Finding a Sweet Spot in a Sour Economy

Eric Heinbockel had an ivy-league education but when he went looking for a finance job in 2008, not even top-notch schooling could get him in the door.

“It was tough. I had interviews on the days Lehman Brothers and Bear Stearns collapsed,” said 25-year-old Heinbockel.

After a year of searching, he along with friends Fabian Kaempher and Nick LaCava, decided to turn their unemployment into an opportunity. In 2009, the trio started Chocomize, a high-end chocolate company that allows patrons to customize their sweets with add-ons like Junior Mints, Sour Patch Kids and Cinnamon Toast Crunch.

“Becoming an entrepreneur is really all about risk taking and weighing the pros and cons, and the cons were diminishing as it became more difficult to find a job,” said Heinbockel. “And I don’t think at any point we really doubted the concept would be popular, it was just a matter of fulfilling the need.”

With $70,000 in initial funding from friends and family, the Web-based company turned a profit in its first six months--a big feat for a small business. Within a year, the business raked in $400,000 in revenue and this year, Chocomize will at least double that.

“The idea is really supposed to just be a fun, chocolate product,” explained Kaempfer. “We realized there was nothing in the chocolate market that was an equivalent to what Ben and Jerry’s is to the ice cream market, so we wanted to do a high-end product that has a modern touch to it.”

Six Shooter with Eric Heinbockel and Fabian Kaempfer

1. Who is your biggest source of inspiration?

Heinbockel: My biggest source of inspiration is other young entrepreneurs. Seeing and meeting other young entrepreneurs who are innovating and succeeding always re-invigorates me and pushes me to double my efforts.

Kaempfer: Hands down our customers. We get dozens of suggestions every day and most of them are really helpful. If you really listen to your customers and also implement their suggestions you know you are on the right track while building a loyal customer base.

2. What is your favorite quote and why?

Heinbockel: It is very difficult to count one quote as my favorite, but I recently read a description of John D. Rockefeller in Ron Chernow’s Titan that stuck with me as critical for young entrepreneurs. Chernow describes Rockefeller as “daring in design, cautious in execution.” I think this really sums up the basic qualities it takes to become a successful entrepreneur. One has to be willing to be a risk taker and think outside the box, yet business is too complex to be cavalier.

Kaempfer: “Pain is temporary, glory is forever.”

It just applies to what is going on in a startup and reminds you that the success and recognition are worth the temporary problems and frustrations.

3. What are you plans for expansion?

Heinbockel: We are currently working on moving to a new factory, which will help us keep up with the growing demand for our product. We are also beginning to diversify our product offerings to make our site more of a chocolate shop than just a custom chocolate bar building station. We also constantly receive requests to ship to other countries so perhaps we will continue to expand geographically.
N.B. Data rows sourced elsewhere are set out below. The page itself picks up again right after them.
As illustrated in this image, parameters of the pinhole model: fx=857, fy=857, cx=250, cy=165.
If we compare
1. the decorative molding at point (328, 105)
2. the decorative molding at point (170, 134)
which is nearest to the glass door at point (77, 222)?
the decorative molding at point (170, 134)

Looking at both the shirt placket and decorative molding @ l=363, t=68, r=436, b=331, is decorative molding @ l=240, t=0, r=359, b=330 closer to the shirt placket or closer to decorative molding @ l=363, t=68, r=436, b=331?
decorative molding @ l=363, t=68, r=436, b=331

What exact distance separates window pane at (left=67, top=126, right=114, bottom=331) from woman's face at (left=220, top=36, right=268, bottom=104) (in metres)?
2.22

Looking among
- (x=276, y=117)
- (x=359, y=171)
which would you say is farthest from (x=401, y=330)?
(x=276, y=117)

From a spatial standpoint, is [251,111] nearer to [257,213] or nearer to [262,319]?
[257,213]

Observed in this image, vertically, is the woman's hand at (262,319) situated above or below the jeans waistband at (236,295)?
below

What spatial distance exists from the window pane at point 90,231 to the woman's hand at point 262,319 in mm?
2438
Kaempfer: We will expand geographically as well as vertically. New products are already in the pipeline and we will continue to establish our brand nationally as well as internationally.
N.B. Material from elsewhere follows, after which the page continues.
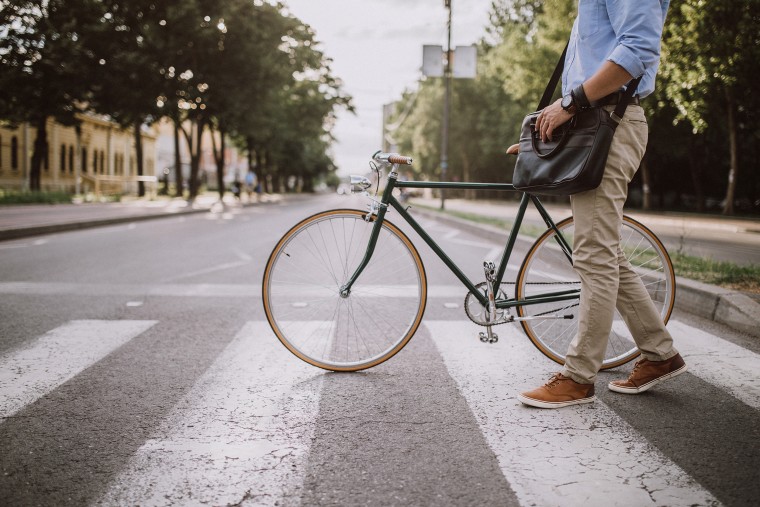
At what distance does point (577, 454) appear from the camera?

4. Where do you think your business will be in five years?

Heinbockel: In five years I think the idea of creating your own custom products online will be something that everyone is familiar with and uses. I think that Chocomize will continue to be a leader in the co-creation industry and will be a recognizable brand. I think that Chocomize’s product offerings will be diverse enough that the brand will be perceived as fun, innovative and premium much like Ben & Jerry’s.

Kaempfer: I think in five  years Chocomize will be a household name for high-end chocolate with a modern and fun twist. We will have strengthened our online store as well as opened a few physical retail stores where people can walk in and make their own chocolate bars.
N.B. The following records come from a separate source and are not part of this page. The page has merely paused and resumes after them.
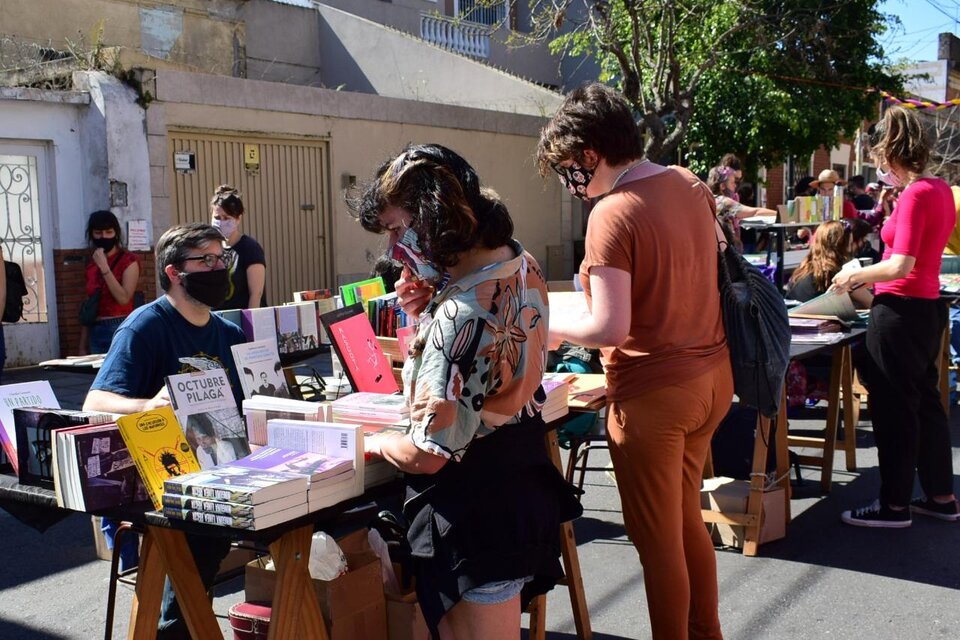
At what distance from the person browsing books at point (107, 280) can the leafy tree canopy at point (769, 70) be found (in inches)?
352

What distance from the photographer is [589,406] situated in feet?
11.8

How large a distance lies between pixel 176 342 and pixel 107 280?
3301mm

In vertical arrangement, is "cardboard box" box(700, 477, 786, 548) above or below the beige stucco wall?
below

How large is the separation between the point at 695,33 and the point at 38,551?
41.3ft

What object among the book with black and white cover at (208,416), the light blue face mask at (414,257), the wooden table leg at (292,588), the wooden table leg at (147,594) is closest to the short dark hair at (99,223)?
the book with black and white cover at (208,416)

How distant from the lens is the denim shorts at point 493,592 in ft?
7.71

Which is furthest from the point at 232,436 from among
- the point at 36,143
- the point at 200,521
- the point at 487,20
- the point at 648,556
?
the point at 487,20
5. What’s harder: Living up to your own expectations or living up to those others have for you?

Heinbockel: I would say it is harder to live up to my own expectations. Most people know that startups and small businesses fail more often than they succeed, so I think many people’s expectations are fairly low for entrepreneurs. I on the other hand, know the details of what we are working on and can see what is really possible and expect that we can achieve our various goals.

Kaempfer: Definitely living up to my own expectations. Everyone else is very impressed with our progress but I can never lean back and be happy with the status quo.

6. What are three words that describe you and why?

Heinbockel: Observant, calm and driven. I feel I am observant because I have been able to keep up with customer interests; I also place a great value on picking up nuances in people’s communication. I feel as though we have faced many unsettling crisis and I have always been able to work on a solution rather than lose my head. I feel as though anyone who has turned an idea into a reality, raised capital, written a business plan is driven.

Kaempfer: Determined, energetic, self-disciplined. Starting a business certainly influences your character and behavior. These characteristics didn’t necessarily hold true when I was in college because I was expected to study things that I really had no interest in. I am really passionate about Chocomize and now that I’m doing what I like best it is a lot easier for me to focus on my goals and do everything to get me there.